Task instructions: Pick up the text on the SDHSAA's sports risk guidelines after its final sentence and continue writing it.

The sports are categorized by:

  • Low risk: running events, throwing events, golf, sideline cheer and cross country.

  • Moderate risk: basketball, volleyball, soccer, gymnastics, tennis, pole vault, high jump, long jump and 7 on 7 football.

  • High risk: football, wrestling, competitive cheer and competitive dance.

The SDHSAA followed the NFHS and U.S. Olympic Committee guidelines, which is why basketball is considered moderate risk. It added that schools can consider it high risk, if desired.

“This should be guidance, but schools should be looking at what’s going on in their own communities and make some decisions,” Swartos said. “They’re free to do what they want with these recommendations.”

With the guidelines, athletes are asked to not share water bottles, towels, clothing and equipment. Hydration stations can be used in Phase Three, but need to be washed intermittently and after practices. Social distancing in locker rooms and on the sidelines are also expected. The guidelines do not require the use of facemasks, but they are considered acceptable to wear.

Record extracts:
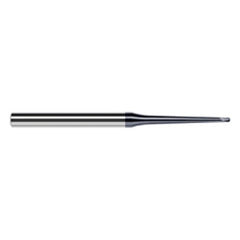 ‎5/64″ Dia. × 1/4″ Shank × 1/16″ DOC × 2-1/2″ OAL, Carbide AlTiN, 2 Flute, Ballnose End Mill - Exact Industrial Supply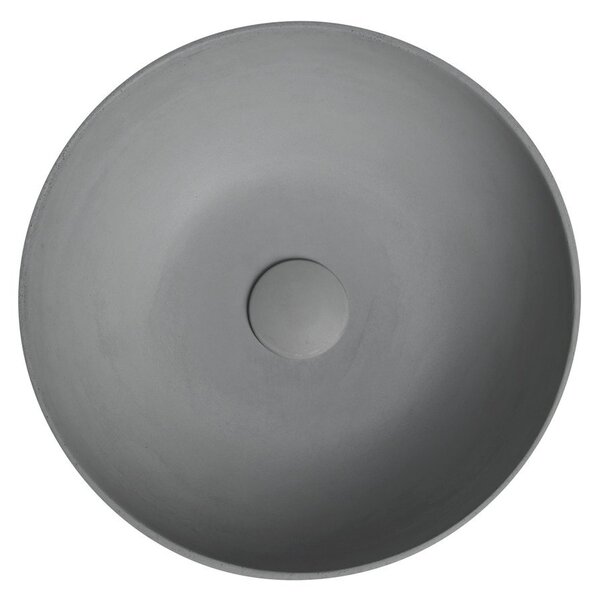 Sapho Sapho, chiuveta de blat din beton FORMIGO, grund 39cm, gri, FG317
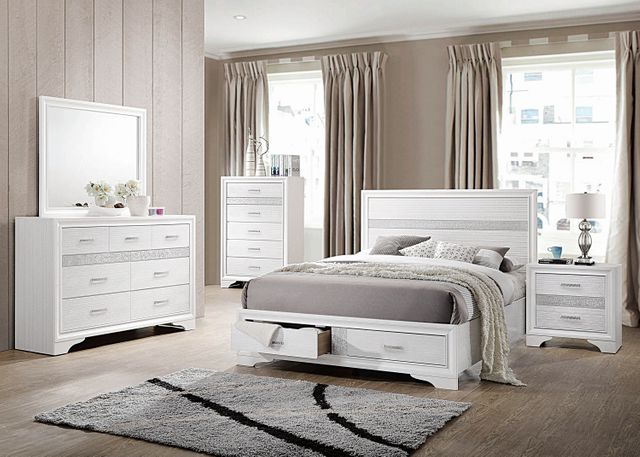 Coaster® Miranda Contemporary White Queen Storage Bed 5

==

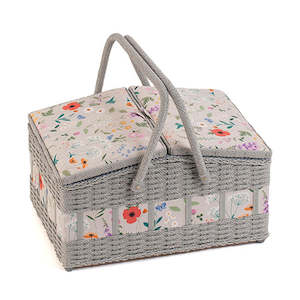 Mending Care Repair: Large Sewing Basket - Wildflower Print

Output for this task:
In Phase One, teams are limited to 10 people, including coaches. It moves up to 50 people outdoors in Phase Two, with 50 people indoors or outdoors in the final phase.

The SDHSAA also brought up athletes needing time to get back in shape once June 1 hits after a prolonged break.

Board member Craig Cassens, of Faulkton, asked about football team camps.

“To me, it would depend how it’s structured and how many communities are involved,” Swartos said. “If it’s involving full contact, I’d recommend waiting later into the summer to do that when they’re in Phase 3.”

However, the SDHSAA said it recommends teams evaluating each situation individually.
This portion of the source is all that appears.